(Spatial reasoning dataset excerpts)

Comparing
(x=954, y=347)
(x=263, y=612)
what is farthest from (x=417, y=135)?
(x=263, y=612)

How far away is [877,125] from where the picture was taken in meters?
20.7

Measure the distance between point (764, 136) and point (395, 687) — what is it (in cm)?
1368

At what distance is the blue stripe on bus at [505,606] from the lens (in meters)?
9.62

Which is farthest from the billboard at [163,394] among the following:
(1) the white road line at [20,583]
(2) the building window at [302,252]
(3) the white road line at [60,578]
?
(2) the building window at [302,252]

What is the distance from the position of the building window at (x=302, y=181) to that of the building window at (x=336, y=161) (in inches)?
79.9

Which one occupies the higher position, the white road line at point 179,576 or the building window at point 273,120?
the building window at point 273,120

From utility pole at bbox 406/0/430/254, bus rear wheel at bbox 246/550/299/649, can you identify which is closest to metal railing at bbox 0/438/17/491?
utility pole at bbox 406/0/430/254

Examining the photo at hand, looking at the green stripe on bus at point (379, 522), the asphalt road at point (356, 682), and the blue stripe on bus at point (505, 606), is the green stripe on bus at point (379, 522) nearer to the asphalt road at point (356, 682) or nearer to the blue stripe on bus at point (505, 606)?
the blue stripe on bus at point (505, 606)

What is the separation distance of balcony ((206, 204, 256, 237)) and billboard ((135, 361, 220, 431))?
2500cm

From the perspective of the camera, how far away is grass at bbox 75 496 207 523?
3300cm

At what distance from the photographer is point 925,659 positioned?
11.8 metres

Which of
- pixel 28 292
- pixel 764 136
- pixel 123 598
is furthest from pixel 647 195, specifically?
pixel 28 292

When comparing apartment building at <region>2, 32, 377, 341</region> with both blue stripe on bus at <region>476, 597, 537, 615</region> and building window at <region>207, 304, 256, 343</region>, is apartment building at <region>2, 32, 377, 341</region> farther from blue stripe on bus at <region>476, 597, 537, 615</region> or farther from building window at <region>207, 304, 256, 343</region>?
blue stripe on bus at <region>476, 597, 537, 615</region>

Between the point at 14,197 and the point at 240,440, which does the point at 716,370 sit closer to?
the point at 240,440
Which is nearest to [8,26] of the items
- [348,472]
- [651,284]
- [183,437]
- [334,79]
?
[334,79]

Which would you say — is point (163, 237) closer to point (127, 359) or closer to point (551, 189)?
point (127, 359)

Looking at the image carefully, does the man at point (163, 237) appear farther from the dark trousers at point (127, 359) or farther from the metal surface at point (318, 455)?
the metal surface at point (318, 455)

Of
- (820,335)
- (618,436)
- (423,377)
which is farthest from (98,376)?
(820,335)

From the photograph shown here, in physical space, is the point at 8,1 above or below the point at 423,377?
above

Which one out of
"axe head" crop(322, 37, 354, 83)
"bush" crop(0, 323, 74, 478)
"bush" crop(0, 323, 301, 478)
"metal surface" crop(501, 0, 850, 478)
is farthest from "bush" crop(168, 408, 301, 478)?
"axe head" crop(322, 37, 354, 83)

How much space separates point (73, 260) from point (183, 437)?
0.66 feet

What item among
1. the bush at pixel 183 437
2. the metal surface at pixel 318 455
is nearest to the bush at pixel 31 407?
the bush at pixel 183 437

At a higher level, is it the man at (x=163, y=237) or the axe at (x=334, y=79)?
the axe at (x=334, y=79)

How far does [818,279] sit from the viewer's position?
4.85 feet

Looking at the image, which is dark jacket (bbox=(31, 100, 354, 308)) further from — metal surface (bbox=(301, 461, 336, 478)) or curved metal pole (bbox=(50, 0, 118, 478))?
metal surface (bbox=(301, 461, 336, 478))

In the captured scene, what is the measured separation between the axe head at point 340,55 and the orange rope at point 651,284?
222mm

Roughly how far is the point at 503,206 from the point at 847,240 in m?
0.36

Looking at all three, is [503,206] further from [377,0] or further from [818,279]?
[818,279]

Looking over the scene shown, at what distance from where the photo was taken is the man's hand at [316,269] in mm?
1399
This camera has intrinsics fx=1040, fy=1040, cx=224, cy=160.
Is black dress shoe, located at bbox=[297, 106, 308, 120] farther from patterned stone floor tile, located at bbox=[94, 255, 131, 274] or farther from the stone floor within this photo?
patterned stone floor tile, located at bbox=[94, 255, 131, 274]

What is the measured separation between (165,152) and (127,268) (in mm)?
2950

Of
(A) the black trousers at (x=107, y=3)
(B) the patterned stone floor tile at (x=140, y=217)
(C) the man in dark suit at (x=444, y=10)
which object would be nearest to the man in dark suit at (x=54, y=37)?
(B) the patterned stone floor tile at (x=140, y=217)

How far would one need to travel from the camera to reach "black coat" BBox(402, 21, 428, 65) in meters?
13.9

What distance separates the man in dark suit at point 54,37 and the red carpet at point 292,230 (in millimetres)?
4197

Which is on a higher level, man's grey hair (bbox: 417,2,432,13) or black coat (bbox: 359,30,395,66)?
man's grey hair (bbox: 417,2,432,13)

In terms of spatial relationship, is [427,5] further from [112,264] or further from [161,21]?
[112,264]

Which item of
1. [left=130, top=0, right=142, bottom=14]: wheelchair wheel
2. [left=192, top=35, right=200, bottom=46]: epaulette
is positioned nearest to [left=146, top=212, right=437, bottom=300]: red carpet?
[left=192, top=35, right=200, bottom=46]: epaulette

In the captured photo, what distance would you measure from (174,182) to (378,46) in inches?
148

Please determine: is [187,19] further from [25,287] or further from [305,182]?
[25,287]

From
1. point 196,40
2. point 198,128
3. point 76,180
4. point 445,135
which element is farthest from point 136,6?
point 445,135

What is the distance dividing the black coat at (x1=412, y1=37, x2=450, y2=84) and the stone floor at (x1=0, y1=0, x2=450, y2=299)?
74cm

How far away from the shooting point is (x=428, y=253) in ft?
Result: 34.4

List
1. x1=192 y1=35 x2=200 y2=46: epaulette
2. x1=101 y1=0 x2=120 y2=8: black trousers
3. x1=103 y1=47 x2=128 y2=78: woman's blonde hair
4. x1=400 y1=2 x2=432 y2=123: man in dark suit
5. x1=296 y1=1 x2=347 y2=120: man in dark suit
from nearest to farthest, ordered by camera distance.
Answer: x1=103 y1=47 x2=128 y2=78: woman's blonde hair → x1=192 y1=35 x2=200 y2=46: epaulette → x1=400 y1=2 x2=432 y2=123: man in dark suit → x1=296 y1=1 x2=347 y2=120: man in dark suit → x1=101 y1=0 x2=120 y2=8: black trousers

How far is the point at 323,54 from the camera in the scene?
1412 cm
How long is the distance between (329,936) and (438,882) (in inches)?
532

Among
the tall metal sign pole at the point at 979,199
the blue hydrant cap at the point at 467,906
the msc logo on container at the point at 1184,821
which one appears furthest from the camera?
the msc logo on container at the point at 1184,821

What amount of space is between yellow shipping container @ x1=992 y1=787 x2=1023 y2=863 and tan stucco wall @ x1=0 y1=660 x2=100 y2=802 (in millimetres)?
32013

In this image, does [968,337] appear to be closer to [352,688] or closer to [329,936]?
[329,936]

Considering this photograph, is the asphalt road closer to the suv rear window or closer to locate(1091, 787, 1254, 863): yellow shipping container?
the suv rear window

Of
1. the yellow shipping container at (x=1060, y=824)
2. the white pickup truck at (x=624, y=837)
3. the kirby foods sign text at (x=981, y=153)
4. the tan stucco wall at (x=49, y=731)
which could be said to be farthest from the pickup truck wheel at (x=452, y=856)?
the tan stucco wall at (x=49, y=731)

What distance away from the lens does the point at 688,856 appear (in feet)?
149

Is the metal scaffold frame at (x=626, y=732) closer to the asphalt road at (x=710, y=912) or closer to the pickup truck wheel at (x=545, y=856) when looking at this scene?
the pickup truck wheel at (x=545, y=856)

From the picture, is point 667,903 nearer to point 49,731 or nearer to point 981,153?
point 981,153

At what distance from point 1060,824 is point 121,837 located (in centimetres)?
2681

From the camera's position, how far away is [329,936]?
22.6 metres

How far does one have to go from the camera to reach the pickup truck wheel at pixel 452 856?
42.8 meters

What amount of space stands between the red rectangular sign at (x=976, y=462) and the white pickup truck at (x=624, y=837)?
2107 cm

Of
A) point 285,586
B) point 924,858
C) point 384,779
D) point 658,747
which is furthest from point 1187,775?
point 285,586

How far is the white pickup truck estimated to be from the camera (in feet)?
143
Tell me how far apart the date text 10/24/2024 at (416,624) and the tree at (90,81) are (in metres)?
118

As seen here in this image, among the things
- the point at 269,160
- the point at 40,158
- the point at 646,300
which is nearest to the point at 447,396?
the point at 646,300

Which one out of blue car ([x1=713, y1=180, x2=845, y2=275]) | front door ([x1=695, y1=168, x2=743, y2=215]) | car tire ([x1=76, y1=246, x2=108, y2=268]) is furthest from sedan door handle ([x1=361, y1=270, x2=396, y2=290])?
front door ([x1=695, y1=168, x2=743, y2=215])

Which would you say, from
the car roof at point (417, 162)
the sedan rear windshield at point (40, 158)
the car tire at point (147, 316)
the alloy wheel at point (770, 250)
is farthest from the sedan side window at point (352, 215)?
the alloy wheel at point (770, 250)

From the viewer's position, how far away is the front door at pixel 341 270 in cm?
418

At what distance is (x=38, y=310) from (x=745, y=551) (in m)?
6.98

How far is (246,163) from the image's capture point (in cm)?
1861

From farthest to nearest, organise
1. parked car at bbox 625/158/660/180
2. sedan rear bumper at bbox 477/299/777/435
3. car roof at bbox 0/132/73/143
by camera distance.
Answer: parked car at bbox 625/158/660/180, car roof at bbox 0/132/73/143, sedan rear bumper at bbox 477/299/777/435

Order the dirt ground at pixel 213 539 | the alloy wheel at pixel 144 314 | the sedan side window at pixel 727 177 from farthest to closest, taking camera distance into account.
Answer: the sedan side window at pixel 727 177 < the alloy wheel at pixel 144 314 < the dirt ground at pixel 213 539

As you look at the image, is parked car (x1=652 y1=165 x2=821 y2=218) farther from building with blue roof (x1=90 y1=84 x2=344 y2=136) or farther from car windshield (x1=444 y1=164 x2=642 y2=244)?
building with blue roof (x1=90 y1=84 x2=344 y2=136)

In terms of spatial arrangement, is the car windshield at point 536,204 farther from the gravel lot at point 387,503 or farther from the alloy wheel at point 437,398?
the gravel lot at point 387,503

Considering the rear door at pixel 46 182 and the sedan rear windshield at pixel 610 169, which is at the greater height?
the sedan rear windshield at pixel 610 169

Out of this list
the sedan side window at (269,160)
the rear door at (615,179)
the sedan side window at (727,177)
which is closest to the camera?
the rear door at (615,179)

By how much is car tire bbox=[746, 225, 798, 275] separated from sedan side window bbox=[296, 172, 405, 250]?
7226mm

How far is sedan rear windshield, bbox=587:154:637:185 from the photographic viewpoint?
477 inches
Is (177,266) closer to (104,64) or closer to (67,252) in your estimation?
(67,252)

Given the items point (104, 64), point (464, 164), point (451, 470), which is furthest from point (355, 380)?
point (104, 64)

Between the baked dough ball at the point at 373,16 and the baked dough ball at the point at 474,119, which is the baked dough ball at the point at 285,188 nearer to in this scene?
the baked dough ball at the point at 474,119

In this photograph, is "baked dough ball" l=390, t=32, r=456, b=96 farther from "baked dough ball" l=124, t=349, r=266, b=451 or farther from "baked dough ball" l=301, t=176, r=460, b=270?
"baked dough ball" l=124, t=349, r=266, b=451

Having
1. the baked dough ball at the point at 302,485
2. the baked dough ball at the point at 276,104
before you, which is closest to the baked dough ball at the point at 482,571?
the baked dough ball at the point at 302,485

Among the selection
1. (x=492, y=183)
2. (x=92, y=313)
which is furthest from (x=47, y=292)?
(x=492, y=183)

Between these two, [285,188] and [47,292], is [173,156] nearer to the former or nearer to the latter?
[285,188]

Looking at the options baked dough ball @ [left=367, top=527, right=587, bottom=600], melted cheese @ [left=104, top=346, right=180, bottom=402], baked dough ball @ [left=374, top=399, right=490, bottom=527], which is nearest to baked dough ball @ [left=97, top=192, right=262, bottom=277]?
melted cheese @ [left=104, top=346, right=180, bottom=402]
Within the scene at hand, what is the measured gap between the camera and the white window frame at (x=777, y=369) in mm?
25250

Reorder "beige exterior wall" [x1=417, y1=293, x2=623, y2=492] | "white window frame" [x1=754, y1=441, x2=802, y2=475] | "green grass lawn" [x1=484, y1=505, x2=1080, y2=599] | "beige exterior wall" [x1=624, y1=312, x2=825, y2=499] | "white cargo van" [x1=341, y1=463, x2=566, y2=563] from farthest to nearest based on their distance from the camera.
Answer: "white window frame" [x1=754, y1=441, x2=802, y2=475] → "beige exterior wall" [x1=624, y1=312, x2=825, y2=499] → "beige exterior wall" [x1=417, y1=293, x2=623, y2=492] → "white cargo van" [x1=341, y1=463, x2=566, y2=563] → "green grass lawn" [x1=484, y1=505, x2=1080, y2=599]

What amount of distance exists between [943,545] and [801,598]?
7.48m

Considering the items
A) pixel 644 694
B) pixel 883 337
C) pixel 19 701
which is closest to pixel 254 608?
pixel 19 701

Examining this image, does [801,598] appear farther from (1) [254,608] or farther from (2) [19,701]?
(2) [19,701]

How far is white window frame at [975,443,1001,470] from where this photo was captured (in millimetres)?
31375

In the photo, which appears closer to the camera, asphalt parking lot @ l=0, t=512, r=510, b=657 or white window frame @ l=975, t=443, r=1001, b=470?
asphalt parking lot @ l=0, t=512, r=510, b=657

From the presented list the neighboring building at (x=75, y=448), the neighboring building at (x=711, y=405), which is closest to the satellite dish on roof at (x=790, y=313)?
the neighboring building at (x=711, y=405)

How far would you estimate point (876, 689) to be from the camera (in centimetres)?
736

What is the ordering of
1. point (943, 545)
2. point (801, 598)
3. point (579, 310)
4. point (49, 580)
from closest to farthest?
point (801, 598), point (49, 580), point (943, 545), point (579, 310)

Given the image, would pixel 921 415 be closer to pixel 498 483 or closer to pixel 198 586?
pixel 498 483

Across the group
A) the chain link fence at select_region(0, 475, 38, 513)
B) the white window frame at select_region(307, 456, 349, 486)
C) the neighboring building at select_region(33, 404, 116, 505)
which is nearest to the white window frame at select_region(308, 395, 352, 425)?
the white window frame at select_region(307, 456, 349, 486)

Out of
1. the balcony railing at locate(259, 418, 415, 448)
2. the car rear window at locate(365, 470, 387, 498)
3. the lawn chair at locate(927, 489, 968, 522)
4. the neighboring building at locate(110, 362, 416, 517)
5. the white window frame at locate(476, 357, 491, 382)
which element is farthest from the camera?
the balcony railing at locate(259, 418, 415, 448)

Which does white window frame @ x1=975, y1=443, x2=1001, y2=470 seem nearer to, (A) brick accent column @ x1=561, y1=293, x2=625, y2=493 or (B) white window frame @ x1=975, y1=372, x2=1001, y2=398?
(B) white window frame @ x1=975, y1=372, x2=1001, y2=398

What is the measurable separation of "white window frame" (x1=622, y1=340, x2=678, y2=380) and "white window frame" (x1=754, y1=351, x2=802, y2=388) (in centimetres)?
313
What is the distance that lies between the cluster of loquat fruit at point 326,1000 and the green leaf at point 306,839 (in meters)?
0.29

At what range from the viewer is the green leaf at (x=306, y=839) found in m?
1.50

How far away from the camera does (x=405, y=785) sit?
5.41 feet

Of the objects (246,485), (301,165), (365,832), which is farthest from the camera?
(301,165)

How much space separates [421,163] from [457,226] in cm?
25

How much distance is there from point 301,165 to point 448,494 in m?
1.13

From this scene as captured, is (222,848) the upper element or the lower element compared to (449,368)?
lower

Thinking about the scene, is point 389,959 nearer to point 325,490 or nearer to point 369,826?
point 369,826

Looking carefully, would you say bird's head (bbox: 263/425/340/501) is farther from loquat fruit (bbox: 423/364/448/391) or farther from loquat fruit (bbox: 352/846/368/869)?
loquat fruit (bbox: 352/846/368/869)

(TASK BRIEF) Arrange the lines from the one containing "How much distance" through the end as a two-column CSV with the headers input and output, giving one row per line and its answer. Put each value in double quotes and replace any line breaks with spaces.

(REPLY TO THE EXERCISE)
input,output
"How much distance is there from point 301,165 to point 448,494 in m?","1.13"
"From this scene as captured, is (222,848) the upper element or the lower element compared to (449,368)?","lower"
"Thinking about the scene, is point 389,959 nearer to point 325,490 or nearer to point 369,826?","point 369,826"
"Looking carefully, would you say bird's head (bbox: 263/425/340/501) is farther from loquat fruit (bbox: 423/364/448/391) or farther from loquat fruit (bbox: 352/846/368/869)?","loquat fruit (bbox: 352/846/368/869)"